Start of TEXT PROVIDED

Citizen's United II - the other foot
#35
(08-20-2013, 12:28 PM)Jester Wrote: Well, there are those five years as president of the United States. We don't need to guess anymore. It's not 2008.
Yes, you are right. Ostensibly, Obama was an author before he went into politics. "Dreams of My Father" is a pretty well written book. I'd like to know what he wrote before it.

Quote:Deep down? He was, quite literally, cosplaying the confederacy. And that was in the last few years, not in some distant, misguided youth.
Is that unusual? It's pretty well known that this happens. Nor, would he be unusual as a Southern White person to support Confederate Leaders. Is it worthwhile to attempt understand those 52% of Southern White people, even when our beliefs are different? However, that history will never be undone. I can see where there would be fear in even revisiting this history in giving the racists new ammo for their cause.

Quote:I can only reiterate that I hate Mark Penn. But there's shady strategy, and there's the belief that the wrong side won the Civil War. This gap appears enormous to me.
You know how I stand on ANY war. It would not have been glorious for Lee to have marched through New York either. I just would ask, "How long could slavery have lasted in the South without the war?" and "What would a political reconciliation without a war have looked like?"

Quote:I suspect he's exactly like his father - not a racist per se, but someone whose support base, and even some close advisors, contain racists, sexists, homophobes, neo-confederates, and yes, even white supremacists. And who downplays or ignores, rather than actively confronts, this rather substantial fact.
I'm not sure how we'd stamp out the David Dukes of this world. In that they've chosen the lesser of evils from their perspective, I can't fault a candidate who has otherwise sound principles for the support of some scoundrels, and racists. There are many reasons why LP positions are attractive to that extreme element; 1) individual liberty 2) against foreign aid 3) less powerful federal government 4) military only for defense of the US -- And probably see it as a way to lock in the status quo which favors the current power structures. My position is more that the status quo is wrong, and federal legislation is needed to right some wrongs. That it is European power in the US was ultimately based upon the discovery doctrine (papal Bull 1452, Dum Diversas), and locked into US case law Johnson v. M'Intosh 1823 - it has dis-proportionally favored the conquerors and sanctioned abuses, like slavery.

Quote:
Quote:The North began the war with an attack at Fort Sumter.
You mean... the SOUTH began the war with an attack at Fort Sumter, right? Fort Sumter was held by Union troops, not Confederates.

End of TEXT PROVIDED
Start of ENTRIES SUPPLIED

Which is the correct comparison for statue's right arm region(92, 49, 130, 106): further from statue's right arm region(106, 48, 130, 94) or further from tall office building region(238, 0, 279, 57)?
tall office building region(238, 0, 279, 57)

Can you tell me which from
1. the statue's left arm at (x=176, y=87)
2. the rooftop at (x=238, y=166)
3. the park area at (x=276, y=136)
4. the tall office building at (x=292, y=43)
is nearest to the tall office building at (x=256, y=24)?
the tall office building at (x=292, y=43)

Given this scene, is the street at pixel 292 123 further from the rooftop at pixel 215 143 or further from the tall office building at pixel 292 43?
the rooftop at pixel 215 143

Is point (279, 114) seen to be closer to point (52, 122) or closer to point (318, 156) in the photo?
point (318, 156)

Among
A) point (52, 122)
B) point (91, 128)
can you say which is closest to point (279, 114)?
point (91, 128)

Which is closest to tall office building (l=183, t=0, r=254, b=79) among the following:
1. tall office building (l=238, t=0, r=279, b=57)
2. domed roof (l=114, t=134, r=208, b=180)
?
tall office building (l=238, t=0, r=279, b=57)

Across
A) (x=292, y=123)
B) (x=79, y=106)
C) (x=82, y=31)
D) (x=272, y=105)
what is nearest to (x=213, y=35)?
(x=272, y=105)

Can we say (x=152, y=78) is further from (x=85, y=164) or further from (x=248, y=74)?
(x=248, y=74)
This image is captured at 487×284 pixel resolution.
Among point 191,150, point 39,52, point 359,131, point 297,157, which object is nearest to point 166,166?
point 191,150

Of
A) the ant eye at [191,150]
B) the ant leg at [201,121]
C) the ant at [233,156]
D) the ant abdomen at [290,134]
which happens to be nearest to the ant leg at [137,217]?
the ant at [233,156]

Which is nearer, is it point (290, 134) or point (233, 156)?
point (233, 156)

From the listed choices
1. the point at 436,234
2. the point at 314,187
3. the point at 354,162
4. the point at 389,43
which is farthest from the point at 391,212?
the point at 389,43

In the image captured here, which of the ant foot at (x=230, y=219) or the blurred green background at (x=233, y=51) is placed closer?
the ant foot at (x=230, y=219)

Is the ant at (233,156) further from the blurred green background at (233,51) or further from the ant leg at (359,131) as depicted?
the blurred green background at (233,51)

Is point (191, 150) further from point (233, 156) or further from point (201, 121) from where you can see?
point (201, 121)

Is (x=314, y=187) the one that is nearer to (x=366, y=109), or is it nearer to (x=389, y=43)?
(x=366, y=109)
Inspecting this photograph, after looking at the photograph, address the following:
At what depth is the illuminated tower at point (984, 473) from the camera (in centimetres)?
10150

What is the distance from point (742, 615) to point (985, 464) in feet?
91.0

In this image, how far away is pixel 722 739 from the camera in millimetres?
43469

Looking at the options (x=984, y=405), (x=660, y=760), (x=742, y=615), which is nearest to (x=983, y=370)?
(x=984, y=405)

End of ENTRIES SUPPLIED

From the forum post above, write out everything from "Quote:Deep down? He" down to "enormous to me." word for word.

SOLUTION:
Quote:Deep down? He was, quite literally, cosplaying the confederacy. And that was in the last few years, not in some distant, misguided youth.
Is that unusual? It's pretty well known that this happens. Nor, would he be unusual as a Southern White person to support Confederate Leaders. Is it worthwhile to attempt understand those 52% of Southern White people, even when our beliefs are different? However, that history will never be undone. I can see where there would be fear in even revisiting this history in giving the racists new ammo for their cause.

Quote:I can only reiterate that I hate Mark Penn. But there's shady strategy, and there's the belief that the wrong side won the Civil War. This gap appears enormous to me.